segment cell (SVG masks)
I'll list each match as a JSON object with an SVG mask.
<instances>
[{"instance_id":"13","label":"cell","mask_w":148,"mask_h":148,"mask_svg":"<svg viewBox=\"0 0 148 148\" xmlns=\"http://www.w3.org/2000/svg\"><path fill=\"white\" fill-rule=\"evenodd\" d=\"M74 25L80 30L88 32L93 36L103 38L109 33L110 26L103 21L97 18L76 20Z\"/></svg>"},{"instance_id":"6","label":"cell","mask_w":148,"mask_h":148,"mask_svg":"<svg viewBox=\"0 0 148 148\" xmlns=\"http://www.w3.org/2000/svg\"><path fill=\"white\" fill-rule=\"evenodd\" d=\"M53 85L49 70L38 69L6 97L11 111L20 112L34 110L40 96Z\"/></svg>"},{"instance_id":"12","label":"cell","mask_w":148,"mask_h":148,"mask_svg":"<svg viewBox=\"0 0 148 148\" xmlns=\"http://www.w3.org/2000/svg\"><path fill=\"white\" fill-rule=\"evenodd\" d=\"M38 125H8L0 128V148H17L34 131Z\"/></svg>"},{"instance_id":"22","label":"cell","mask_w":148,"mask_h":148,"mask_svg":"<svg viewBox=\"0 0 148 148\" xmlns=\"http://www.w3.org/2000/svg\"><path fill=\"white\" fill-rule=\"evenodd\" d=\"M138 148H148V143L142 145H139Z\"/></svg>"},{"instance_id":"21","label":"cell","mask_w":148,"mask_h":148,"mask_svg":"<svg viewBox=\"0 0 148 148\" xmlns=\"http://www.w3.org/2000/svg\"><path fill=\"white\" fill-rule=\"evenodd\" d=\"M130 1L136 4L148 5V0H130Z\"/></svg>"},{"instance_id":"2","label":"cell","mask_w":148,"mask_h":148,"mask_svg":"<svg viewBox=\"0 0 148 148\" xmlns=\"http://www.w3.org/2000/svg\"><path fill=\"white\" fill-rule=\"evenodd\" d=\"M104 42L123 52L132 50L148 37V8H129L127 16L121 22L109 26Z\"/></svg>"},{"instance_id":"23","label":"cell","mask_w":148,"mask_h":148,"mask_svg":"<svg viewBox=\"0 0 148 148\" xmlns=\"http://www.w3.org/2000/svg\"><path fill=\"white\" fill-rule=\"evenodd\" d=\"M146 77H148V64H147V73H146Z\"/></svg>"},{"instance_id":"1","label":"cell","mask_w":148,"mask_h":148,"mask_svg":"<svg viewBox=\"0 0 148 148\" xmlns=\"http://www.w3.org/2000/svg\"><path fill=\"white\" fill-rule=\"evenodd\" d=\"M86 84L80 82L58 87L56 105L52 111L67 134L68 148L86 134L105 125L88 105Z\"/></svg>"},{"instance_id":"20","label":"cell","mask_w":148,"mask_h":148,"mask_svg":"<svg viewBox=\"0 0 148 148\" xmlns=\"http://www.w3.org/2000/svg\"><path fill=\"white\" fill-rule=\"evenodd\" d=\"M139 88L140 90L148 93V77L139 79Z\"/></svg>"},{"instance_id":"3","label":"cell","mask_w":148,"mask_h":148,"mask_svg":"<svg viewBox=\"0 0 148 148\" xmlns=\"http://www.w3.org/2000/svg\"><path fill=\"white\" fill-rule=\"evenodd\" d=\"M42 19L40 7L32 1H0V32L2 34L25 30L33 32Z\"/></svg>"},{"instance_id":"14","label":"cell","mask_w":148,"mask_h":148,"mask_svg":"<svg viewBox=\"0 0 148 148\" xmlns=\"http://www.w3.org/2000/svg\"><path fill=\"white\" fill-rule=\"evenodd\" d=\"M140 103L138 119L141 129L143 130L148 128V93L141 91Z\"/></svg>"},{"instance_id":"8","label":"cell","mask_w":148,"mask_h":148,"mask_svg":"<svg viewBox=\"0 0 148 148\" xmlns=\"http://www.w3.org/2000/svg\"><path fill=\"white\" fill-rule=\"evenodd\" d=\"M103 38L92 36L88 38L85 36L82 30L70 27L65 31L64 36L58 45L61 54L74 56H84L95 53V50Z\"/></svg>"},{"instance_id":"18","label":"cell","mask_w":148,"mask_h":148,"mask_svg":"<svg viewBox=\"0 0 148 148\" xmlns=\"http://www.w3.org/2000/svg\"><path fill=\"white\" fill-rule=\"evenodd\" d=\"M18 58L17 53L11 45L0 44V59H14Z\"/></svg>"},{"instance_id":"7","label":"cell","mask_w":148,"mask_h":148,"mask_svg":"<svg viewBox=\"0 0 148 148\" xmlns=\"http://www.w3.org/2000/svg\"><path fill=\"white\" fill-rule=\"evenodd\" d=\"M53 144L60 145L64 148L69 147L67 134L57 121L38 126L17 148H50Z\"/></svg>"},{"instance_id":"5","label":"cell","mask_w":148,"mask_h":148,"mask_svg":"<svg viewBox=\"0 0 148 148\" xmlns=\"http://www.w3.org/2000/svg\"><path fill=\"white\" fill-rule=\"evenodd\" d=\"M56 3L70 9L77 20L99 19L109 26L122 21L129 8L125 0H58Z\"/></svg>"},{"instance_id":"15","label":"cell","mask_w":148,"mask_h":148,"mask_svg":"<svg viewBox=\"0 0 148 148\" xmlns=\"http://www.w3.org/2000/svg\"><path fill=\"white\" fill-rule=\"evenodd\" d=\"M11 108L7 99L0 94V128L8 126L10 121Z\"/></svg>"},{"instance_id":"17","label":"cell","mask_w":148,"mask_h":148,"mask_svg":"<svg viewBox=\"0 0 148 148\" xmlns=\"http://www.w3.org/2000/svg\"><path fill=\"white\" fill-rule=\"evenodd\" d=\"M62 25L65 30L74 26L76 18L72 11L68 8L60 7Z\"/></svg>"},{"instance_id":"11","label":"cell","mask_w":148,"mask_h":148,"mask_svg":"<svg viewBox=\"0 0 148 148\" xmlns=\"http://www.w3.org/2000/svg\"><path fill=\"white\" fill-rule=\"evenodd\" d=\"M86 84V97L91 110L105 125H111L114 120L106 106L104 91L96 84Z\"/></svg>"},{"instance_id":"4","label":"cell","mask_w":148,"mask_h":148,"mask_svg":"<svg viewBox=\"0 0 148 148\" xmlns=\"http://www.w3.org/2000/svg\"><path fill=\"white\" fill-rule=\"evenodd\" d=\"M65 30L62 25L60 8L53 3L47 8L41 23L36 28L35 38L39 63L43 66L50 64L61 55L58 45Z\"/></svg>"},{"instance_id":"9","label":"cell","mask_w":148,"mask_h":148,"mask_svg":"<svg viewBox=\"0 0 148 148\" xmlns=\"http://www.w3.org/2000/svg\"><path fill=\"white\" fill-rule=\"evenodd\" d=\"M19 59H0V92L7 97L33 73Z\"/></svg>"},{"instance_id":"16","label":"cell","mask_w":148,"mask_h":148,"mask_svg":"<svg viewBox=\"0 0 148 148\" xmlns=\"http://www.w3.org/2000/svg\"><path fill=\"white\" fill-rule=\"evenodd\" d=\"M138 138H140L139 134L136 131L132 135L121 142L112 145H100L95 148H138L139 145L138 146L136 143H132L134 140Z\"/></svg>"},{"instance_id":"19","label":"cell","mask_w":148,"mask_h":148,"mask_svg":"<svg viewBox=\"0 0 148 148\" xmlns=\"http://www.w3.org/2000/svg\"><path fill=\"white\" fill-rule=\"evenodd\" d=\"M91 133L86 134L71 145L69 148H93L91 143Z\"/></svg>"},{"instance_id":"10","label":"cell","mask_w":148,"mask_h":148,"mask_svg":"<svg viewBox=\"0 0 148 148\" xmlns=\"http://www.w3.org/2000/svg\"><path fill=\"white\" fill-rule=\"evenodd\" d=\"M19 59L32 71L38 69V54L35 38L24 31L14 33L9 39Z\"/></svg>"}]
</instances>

········

INSTRUCTIONS FOR THE TASK:
Please repeat the data from its first line through the line containing "<instances>", inclusive, substituting "result" for "match" and changing nothing else.

WORKED SOLUTION:
segment cell (SVG masks)
I'll list each result as a JSON object with an SVG mask.
<instances>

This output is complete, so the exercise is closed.